Sorting through my gran’s postcard collection at the weekend, I came across this one, dated 27th September 1918. Although it shows an image from Oban in Scotland, it was actually sent from Tettenhall, Wolverhampton to my gran, Edith Diggory, who was on holiday in Fairbourne, North Wales!
The card is signed, your loving sister, H. This would be Hannah, Edith’s older sister.
In the message, Hannah explains how she would have written a letter but didn’t have time before Edith came home. I read about the weather, how it had been a nice day but had poured with rain yesterday... all good postcard fare... but then Hannah went on to comment what a performance the family had had getting home. They’d not got back until 9 o’clock and had to change several times…on account of the strike.

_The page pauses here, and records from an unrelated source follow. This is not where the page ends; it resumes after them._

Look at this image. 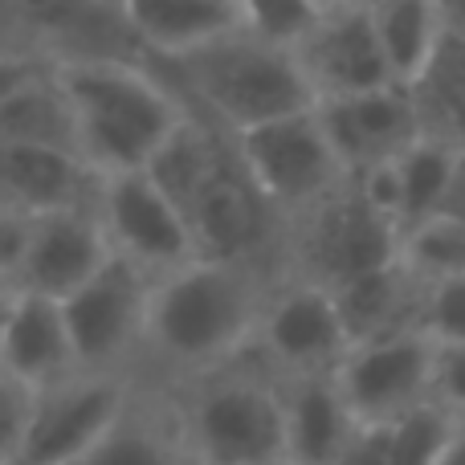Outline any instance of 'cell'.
Masks as SVG:
<instances>
[{
    "mask_svg": "<svg viewBox=\"0 0 465 465\" xmlns=\"http://www.w3.org/2000/svg\"><path fill=\"white\" fill-rule=\"evenodd\" d=\"M286 270L196 257L155 282L147 355L139 376L180 384L253 351L265 302Z\"/></svg>",
    "mask_w": 465,
    "mask_h": 465,
    "instance_id": "obj_1",
    "label": "cell"
},
{
    "mask_svg": "<svg viewBox=\"0 0 465 465\" xmlns=\"http://www.w3.org/2000/svg\"><path fill=\"white\" fill-rule=\"evenodd\" d=\"M74 106L78 152L98 176L147 172L160 147L193 114L152 57L57 62Z\"/></svg>",
    "mask_w": 465,
    "mask_h": 465,
    "instance_id": "obj_2",
    "label": "cell"
},
{
    "mask_svg": "<svg viewBox=\"0 0 465 465\" xmlns=\"http://www.w3.org/2000/svg\"><path fill=\"white\" fill-rule=\"evenodd\" d=\"M155 65L168 74L193 111L225 127L229 135L319 106L294 49L265 41L249 29H237L196 54Z\"/></svg>",
    "mask_w": 465,
    "mask_h": 465,
    "instance_id": "obj_3",
    "label": "cell"
},
{
    "mask_svg": "<svg viewBox=\"0 0 465 465\" xmlns=\"http://www.w3.org/2000/svg\"><path fill=\"white\" fill-rule=\"evenodd\" d=\"M168 388L201 465H286L282 380L253 351Z\"/></svg>",
    "mask_w": 465,
    "mask_h": 465,
    "instance_id": "obj_4",
    "label": "cell"
},
{
    "mask_svg": "<svg viewBox=\"0 0 465 465\" xmlns=\"http://www.w3.org/2000/svg\"><path fill=\"white\" fill-rule=\"evenodd\" d=\"M232 143H237L241 163L253 176V184L262 188V196L278 209L286 225L302 221L322 201H331L339 188L351 184L319 119V106L241 131L232 135Z\"/></svg>",
    "mask_w": 465,
    "mask_h": 465,
    "instance_id": "obj_5",
    "label": "cell"
},
{
    "mask_svg": "<svg viewBox=\"0 0 465 465\" xmlns=\"http://www.w3.org/2000/svg\"><path fill=\"white\" fill-rule=\"evenodd\" d=\"M401 257L404 232L355 184L339 188L331 201L294 221L286 237V273L311 278L327 290L396 265Z\"/></svg>",
    "mask_w": 465,
    "mask_h": 465,
    "instance_id": "obj_6",
    "label": "cell"
},
{
    "mask_svg": "<svg viewBox=\"0 0 465 465\" xmlns=\"http://www.w3.org/2000/svg\"><path fill=\"white\" fill-rule=\"evenodd\" d=\"M155 282L135 262L114 253L78 294L65 298V322L74 335L82 371H114L139 376L147 355V322H152Z\"/></svg>",
    "mask_w": 465,
    "mask_h": 465,
    "instance_id": "obj_7",
    "label": "cell"
},
{
    "mask_svg": "<svg viewBox=\"0 0 465 465\" xmlns=\"http://www.w3.org/2000/svg\"><path fill=\"white\" fill-rule=\"evenodd\" d=\"M351 351V335L327 286L298 273H282L265 302L253 355L278 380L331 376Z\"/></svg>",
    "mask_w": 465,
    "mask_h": 465,
    "instance_id": "obj_8",
    "label": "cell"
},
{
    "mask_svg": "<svg viewBox=\"0 0 465 465\" xmlns=\"http://www.w3.org/2000/svg\"><path fill=\"white\" fill-rule=\"evenodd\" d=\"M98 221H103L114 253L135 262L152 278H168L201 257L188 213L155 184L152 172L103 176Z\"/></svg>",
    "mask_w": 465,
    "mask_h": 465,
    "instance_id": "obj_9",
    "label": "cell"
},
{
    "mask_svg": "<svg viewBox=\"0 0 465 465\" xmlns=\"http://www.w3.org/2000/svg\"><path fill=\"white\" fill-rule=\"evenodd\" d=\"M437 339L429 331H401L355 343L335 380L363 429H384L396 417L437 401Z\"/></svg>",
    "mask_w": 465,
    "mask_h": 465,
    "instance_id": "obj_10",
    "label": "cell"
},
{
    "mask_svg": "<svg viewBox=\"0 0 465 465\" xmlns=\"http://www.w3.org/2000/svg\"><path fill=\"white\" fill-rule=\"evenodd\" d=\"M135 380L139 376H114V371H78L37 392V412L16 458L37 465H78L123 417Z\"/></svg>",
    "mask_w": 465,
    "mask_h": 465,
    "instance_id": "obj_11",
    "label": "cell"
},
{
    "mask_svg": "<svg viewBox=\"0 0 465 465\" xmlns=\"http://www.w3.org/2000/svg\"><path fill=\"white\" fill-rule=\"evenodd\" d=\"M294 57L319 103L360 98V94H371V90L396 86L368 5L327 8L314 21V29L294 45Z\"/></svg>",
    "mask_w": 465,
    "mask_h": 465,
    "instance_id": "obj_12",
    "label": "cell"
},
{
    "mask_svg": "<svg viewBox=\"0 0 465 465\" xmlns=\"http://www.w3.org/2000/svg\"><path fill=\"white\" fill-rule=\"evenodd\" d=\"M111 257L114 249L103 221H98V204L94 209H65V213H49V217H29L25 257L0 286H5V294L8 290H29V294H45L65 302Z\"/></svg>",
    "mask_w": 465,
    "mask_h": 465,
    "instance_id": "obj_13",
    "label": "cell"
},
{
    "mask_svg": "<svg viewBox=\"0 0 465 465\" xmlns=\"http://www.w3.org/2000/svg\"><path fill=\"white\" fill-rule=\"evenodd\" d=\"M319 119L351 180L380 163L401 160L420 135H429L425 106L409 86H384L360 98L319 103Z\"/></svg>",
    "mask_w": 465,
    "mask_h": 465,
    "instance_id": "obj_14",
    "label": "cell"
},
{
    "mask_svg": "<svg viewBox=\"0 0 465 465\" xmlns=\"http://www.w3.org/2000/svg\"><path fill=\"white\" fill-rule=\"evenodd\" d=\"M0 143H41L78 152L74 106L65 94L57 57L41 49H5V86H0ZM82 155V152H78Z\"/></svg>",
    "mask_w": 465,
    "mask_h": 465,
    "instance_id": "obj_15",
    "label": "cell"
},
{
    "mask_svg": "<svg viewBox=\"0 0 465 465\" xmlns=\"http://www.w3.org/2000/svg\"><path fill=\"white\" fill-rule=\"evenodd\" d=\"M78 371L82 363L74 351L65 306L45 294L8 290L5 322H0V376L45 392V388L62 384Z\"/></svg>",
    "mask_w": 465,
    "mask_h": 465,
    "instance_id": "obj_16",
    "label": "cell"
},
{
    "mask_svg": "<svg viewBox=\"0 0 465 465\" xmlns=\"http://www.w3.org/2000/svg\"><path fill=\"white\" fill-rule=\"evenodd\" d=\"M103 176L70 147L0 143V209L49 217L65 209H94Z\"/></svg>",
    "mask_w": 465,
    "mask_h": 465,
    "instance_id": "obj_17",
    "label": "cell"
},
{
    "mask_svg": "<svg viewBox=\"0 0 465 465\" xmlns=\"http://www.w3.org/2000/svg\"><path fill=\"white\" fill-rule=\"evenodd\" d=\"M78 465H201V458L184 433L172 388L139 376L123 417Z\"/></svg>",
    "mask_w": 465,
    "mask_h": 465,
    "instance_id": "obj_18",
    "label": "cell"
},
{
    "mask_svg": "<svg viewBox=\"0 0 465 465\" xmlns=\"http://www.w3.org/2000/svg\"><path fill=\"white\" fill-rule=\"evenodd\" d=\"M286 404V465H347L363 437L335 371L282 380Z\"/></svg>",
    "mask_w": 465,
    "mask_h": 465,
    "instance_id": "obj_19",
    "label": "cell"
},
{
    "mask_svg": "<svg viewBox=\"0 0 465 465\" xmlns=\"http://www.w3.org/2000/svg\"><path fill=\"white\" fill-rule=\"evenodd\" d=\"M123 16L143 57L176 62L245 29L237 0H123Z\"/></svg>",
    "mask_w": 465,
    "mask_h": 465,
    "instance_id": "obj_20",
    "label": "cell"
},
{
    "mask_svg": "<svg viewBox=\"0 0 465 465\" xmlns=\"http://www.w3.org/2000/svg\"><path fill=\"white\" fill-rule=\"evenodd\" d=\"M339 302V314L347 322V335L355 343H371V339H388L401 331H425L420 327V311H425V278L412 270L409 262L371 270L355 282L331 290Z\"/></svg>",
    "mask_w": 465,
    "mask_h": 465,
    "instance_id": "obj_21",
    "label": "cell"
},
{
    "mask_svg": "<svg viewBox=\"0 0 465 465\" xmlns=\"http://www.w3.org/2000/svg\"><path fill=\"white\" fill-rule=\"evenodd\" d=\"M368 8L396 86H425L429 74L441 62L445 45H450L441 0H371Z\"/></svg>",
    "mask_w": 465,
    "mask_h": 465,
    "instance_id": "obj_22",
    "label": "cell"
},
{
    "mask_svg": "<svg viewBox=\"0 0 465 465\" xmlns=\"http://www.w3.org/2000/svg\"><path fill=\"white\" fill-rule=\"evenodd\" d=\"M461 147L445 135H420L401 160H392V188H396V225L404 241L425 225L441 221L445 201H450L453 176H458Z\"/></svg>",
    "mask_w": 465,
    "mask_h": 465,
    "instance_id": "obj_23",
    "label": "cell"
},
{
    "mask_svg": "<svg viewBox=\"0 0 465 465\" xmlns=\"http://www.w3.org/2000/svg\"><path fill=\"white\" fill-rule=\"evenodd\" d=\"M458 420V412H450L441 401H429L384 429H363L371 465H437Z\"/></svg>",
    "mask_w": 465,
    "mask_h": 465,
    "instance_id": "obj_24",
    "label": "cell"
},
{
    "mask_svg": "<svg viewBox=\"0 0 465 465\" xmlns=\"http://www.w3.org/2000/svg\"><path fill=\"white\" fill-rule=\"evenodd\" d=\"M404 262L420 278H453L465 273V225L461 221H433L404 241Z\"/></svg>",
    "mask_w": 465,
    "mask_h": 465,
    "instance_id": "obj_25",
    "label": "cell"
},
{
    "mask_svg": "<svg viewBox=\"0 0 465 465\" xmlns=\"http://www.w3.org/2000/svg\"><path fill=\"white\" fill-rule=\"evenodd\" d=\"M237 8L249 33H257L265 41H278V45H290V49L322 16V8L314 0H237Z\"/></svg>",
    "mask_w": 465,
    "mask_h": 465,
    "instance_id": "obj_26",
    "label": "cell"
},
{
    "mask_svg": "<svg viewBox=\"0 0 465 465\" xmlns=\"http://www.w3.org/2000/svg\"><path fill=\"white\" fill-rule=\"evenodd\" d=\"M420 327H425L437 343H465V273H453V278H425Z\"/></svg>",
    "mask_w": 465,
    "mask_h": 465,
    "instance_id": "obj_27",
    "label": "cell"
},
{
    "mask_svg": "<svg viewBox=\"0 0 465 465\" xmlns=\"http://www.w3.org/2000/svg\"><path fill=\"white\" fill-rule=\"evenodd\" d=\"M437 401L465 420V343H437Z\"/></svg>",
    "mask_w": 465,
    "mask_h": 465,
    "instance_id": "obj_28",
    "label": "cell"
},
{
    "mask_svg": "<svg viewBox=\"0 0 465 465\" xmlns=\"http://www.w3.org/2000/svg\"><path fill=\"white\" fill-rule=\"evenodd\" d=\"M445 221H461L465 225V147H461V160H458V176H453L450 188V201H445Z\"/></svg>",
    "mask_w": 465,
    "mask_h": 465,
    "instance_id": "obj_29",
    "label": "cell"
},
{
    "mask_svg": "<svg viewBox=\"0 0 465 465\" xmlns=\"http://www.w3.org/2000/svg\"><path fill=\"white\" fill-rule=\"evenodd\" d=\"M445 25H450V41L465 45V0H441Z\"/></svg>",
    "mask_w": 465,
    "mask_h": 465,
    "instance_id": "obj_30",
    "label": "cell"
},
{
    "mask_svg": "<svg viewBox=\"0 0 465 465\" xmlns=\"http://www.w3.org/2000/svg\"><path fill=\"white\" fill-rule=\"evenodd\" d=\"M437 465H465V420H458V429H453L450 445H445V453Z\"/></svg>",
    "mask_w": 465,
    "mask_h": 465,
    "instance_id": "obj_31",
    "label": "cell"
},
{
    "mask_svg": "<svg viewBox=\"0 0 465 465\" xmlns=\"http://www.w3.org/2000/svg\"><path fill=\"white\" fill-rule=\"evenodd\" d=\"M314 5L327 13V8H363V5H371V0H314Z\"/></svg>",
    "mask_w": 465,
    "mask_h": 465,
    "instance_id": "obj_32",
    "label": "cell"
},
{
    "mask_svg": "<svg viewBox=\"0 0 465 465\" xmlns=\"http://www.w3.org/2000/svg\"><path fill=\"white\" fill-rule=\"evenodd\" d=\"M0 465H37V461H25V458H8V461H0Z\"/></svg>",
    "mask_w": 465,
    "mask_h": 465,
    "instance_id": "obj_33",
    "label": "cell"
}]
</instances>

I went off to investigate and it appears that Hannah was referring to a railway strike that was in the news at the time. The dispute originated in South Wales, when workers refused a pay increase offer from the government which they considered inadequate.
Railway services paralysed
The situation escalated to the railway sector, causing disruption to mail, goods and passenger traffic, as well as the transport of troops – Britain, of course, was still at war at the time.
On 25th September, two days before Hannah sent her postcard, the Birmingham Gazette reported on the “alarming spread” of the dispute, with services on Great Western Railway “paralysed”. Alongside was a report of a speech made by the general secretary of the National Union of Railwaymen, Mr James Henry Thomas, urging his members to stand firm and support their fellow workers.
Not much seems to have been written about the 1918 railway strike, eclipsed perhaps by the better known industrial action of the following year, which involved many more workers, including the police and the armed forces.
I always love discovering a family history story which makes reference to a national event!